Most Linux distributions run using an optimistic memory allocation system, whereby memory (RAM plus swap space) can be over-allocated. On these systems, your program can die due to lack of memory at any point in time. I.e. Even if you test the return values of every malloc() call, you still won't be safe.
I did not believe you, but then I did "man malloc" and sure enough, in the NOTES section at the bottom.
>>By default, Linux follows an optimistic memory allocation strategy. This means that when malloc() returns non-NULL there is no guarantee that the memory really is available.
So it's like airlines overbooking seats; the system just hopes that the memory is available when you actually try to use it. I had no idea. That would be an extremely annoying bug to try and track down. How would one even do it? Is there a way to test if you truly have the memory without segfaulting?
That's not quite true. The problem is more insidious that that.
Think of the memory requirements of the fork() system call. It clones the current process, making an entire copy of it. Sure, there's lots of copy-on-write optimisation going on, but if you want guaranteed, confirmed memory, you need to have a backing store for that new process. The child process has every right to adjust all of its process memory.

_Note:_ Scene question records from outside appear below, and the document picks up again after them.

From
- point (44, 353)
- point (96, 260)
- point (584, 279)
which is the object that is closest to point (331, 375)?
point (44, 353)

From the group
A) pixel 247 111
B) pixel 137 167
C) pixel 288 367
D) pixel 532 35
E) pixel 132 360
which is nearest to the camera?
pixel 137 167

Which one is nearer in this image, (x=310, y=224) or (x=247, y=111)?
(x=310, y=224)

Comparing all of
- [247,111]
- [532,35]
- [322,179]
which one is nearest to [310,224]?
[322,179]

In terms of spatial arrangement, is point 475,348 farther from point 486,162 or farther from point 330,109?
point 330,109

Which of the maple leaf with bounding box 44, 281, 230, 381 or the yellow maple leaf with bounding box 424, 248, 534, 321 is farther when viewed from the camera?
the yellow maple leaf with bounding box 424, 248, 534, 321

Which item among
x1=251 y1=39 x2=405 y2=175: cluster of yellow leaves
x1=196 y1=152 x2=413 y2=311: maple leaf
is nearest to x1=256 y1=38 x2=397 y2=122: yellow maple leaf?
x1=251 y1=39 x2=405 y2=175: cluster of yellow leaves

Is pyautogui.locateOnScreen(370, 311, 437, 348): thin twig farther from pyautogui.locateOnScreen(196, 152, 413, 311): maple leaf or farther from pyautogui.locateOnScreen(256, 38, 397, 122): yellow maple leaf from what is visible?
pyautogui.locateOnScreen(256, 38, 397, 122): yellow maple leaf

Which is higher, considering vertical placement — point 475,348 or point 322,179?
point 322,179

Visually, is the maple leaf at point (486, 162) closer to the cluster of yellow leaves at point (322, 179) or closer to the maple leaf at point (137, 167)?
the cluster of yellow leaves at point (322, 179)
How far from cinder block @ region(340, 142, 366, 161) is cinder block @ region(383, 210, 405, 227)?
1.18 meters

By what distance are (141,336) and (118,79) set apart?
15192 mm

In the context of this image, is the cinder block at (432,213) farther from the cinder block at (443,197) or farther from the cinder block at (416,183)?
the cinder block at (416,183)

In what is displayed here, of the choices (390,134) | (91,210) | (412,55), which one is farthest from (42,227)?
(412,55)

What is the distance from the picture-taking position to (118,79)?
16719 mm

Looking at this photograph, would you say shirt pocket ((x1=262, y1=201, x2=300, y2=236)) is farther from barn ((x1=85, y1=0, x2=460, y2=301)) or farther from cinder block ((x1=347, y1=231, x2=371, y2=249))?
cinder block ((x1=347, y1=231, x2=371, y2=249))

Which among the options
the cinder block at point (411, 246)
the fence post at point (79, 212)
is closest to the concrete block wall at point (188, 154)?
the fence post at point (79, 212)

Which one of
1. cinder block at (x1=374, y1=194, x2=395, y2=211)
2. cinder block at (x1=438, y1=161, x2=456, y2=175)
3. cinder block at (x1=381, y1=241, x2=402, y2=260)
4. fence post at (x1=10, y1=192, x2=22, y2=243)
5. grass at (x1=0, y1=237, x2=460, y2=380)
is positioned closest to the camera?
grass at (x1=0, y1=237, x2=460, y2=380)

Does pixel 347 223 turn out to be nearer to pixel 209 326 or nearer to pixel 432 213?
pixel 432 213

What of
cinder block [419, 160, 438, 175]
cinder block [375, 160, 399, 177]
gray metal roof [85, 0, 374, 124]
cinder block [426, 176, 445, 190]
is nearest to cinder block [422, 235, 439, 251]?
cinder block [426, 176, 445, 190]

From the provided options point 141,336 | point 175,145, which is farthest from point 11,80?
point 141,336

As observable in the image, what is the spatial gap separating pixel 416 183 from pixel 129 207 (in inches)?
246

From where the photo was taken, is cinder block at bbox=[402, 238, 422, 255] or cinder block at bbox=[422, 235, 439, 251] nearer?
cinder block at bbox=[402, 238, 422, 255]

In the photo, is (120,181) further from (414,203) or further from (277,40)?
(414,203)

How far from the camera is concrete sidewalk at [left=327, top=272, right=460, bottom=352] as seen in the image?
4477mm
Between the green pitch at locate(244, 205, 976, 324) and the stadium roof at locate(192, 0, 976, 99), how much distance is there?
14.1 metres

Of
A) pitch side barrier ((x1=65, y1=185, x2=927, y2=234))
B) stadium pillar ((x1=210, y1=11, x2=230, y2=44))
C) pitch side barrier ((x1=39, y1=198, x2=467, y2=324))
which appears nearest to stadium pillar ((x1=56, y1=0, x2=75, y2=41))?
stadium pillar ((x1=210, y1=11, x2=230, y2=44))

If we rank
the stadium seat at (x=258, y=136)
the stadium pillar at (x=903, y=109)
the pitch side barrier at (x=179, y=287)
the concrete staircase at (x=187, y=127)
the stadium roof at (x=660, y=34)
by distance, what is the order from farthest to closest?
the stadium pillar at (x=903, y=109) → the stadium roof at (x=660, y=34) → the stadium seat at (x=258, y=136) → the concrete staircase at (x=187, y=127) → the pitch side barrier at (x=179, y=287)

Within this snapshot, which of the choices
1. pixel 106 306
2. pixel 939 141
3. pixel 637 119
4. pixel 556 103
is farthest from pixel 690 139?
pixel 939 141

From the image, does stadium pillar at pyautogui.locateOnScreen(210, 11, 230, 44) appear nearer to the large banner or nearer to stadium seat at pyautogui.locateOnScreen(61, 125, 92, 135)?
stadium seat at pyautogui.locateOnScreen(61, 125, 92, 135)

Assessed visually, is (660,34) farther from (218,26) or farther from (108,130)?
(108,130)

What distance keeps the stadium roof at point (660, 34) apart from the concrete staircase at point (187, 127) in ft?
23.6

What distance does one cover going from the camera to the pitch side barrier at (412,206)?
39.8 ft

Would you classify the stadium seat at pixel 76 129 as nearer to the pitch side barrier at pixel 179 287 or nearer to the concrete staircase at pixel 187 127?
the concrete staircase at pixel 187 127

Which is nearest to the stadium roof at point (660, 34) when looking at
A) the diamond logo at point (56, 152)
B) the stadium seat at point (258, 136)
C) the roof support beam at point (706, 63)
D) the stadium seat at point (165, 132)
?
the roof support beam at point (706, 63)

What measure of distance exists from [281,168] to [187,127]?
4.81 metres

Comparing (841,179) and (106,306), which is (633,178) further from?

So if a 4GB process calls fork(), you will suddenly need to reserve 4GB of RAM or new swap space for it. Or if you can't allocate that, you will have to make the fork() fail.
This can be terrible for users, since most often a process is going to fork() and then exec() a very small program. And it seems nonsensical for fork() to fail with ENOMEM when it appears that there is lots of free memory left. But to ensure memory is strictly handled, that's what you have to do.
The alternative, which most distributions use, is to optimistically allocate memory. Let the fork() and other calls succeed. But you run the risk of the child process crashing at any point in the future when it touches its own 'confirmed' memory and the OS being unable to allocate space for it. So the memory failures are not discovered at system call points. There's no return code to spot the out of memory condition. The OS can't even freeze up until memory is available because there's no guarantee that memory will become available.
Well that's even more interesting! So you can have a program appear to be stuck and not know why! At least now I know I can use mlock() everywhere to determine if it locked on a write to promised-but-not-yet-available memory.